QUOTED PASSAGE:
....

Dr. Ina Merdjanova, Director, Center for Inter-religious Dialogue and Conflict Prevention, Scientific Research Department, Sofia University, Bulgaria

Date & Time

Tuesday
Mar. 11, 2008
10:00am – 11:30am ET

Overview

The Balkan Umma and the Making of 'Euro-Islam'

Dr. Ina Merdjanova, Director, Center for Inter-religious Dialogue and Conflict Prevention, Scientific Research Department, Sofia University, Bulgaria

March 11, 2008
Some European capitals have witnessed an emergence of radical Islam movements from the ultra- conservative Wahhabist from the Arabian Peninsula and Deobandi from Pakistan. A fair number of US officials are worrying about the possibility of radical Islam emanating from Europe, rather than the Middle East or Pakistan - as the conventional wisdom would otherwise dictate. There is a form of European indigenous Islam which dates back half a millennium or more, to the presence of the Ottoman Empire in the Balkans, which in various ways is different than the more radical Islamic movements elsewhere.

....

PROBLEM TO SOLVE: Copy out the whole event listing for the Balkan Umma talk word for word. You can ignore the lines that come next.

SOURCE EXCERPT:
....

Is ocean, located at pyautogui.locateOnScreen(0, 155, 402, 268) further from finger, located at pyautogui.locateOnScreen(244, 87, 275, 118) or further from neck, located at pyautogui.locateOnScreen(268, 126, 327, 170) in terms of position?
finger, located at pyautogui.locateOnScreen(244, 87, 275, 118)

....

RESULT BELOW:
Dr. Ina Merdjanova, Director, Center for Inter-religious Dialogue and Conflict Prevention, Scientific Research Department, Sofia University, Bulgaria

Date & Time

Tuesday
Mar. 11, 2008
10:00am – 11:30am ET

Overview

The Balkan Umma and the Making of 'Euro-Islam'

Dr. Ina Merdjanova, Director, Center for Inter-religious Dialogue and Conflict Prevention, Scientific Research Department, Sofia University, Bulgaria

March 11, 2008
Some European capitals have witnessed an emergence of radical Islam movements from the ultra- conservative Wahhabist from the Arabian Peninsula and Deobandi from Pakistan. A fair number of US officials are worrying about the possibility of radical Islam emanating from Europe, rather than the Middle East or Pakistan - as the conventional wisdom would otherwise dictate. There is a form of European indigenous Islam which dates back half a millennium or more, to the presence of the Ottoman Empire in the Balkans, which in various ways is different than the more radical Islamic movements elsewhere.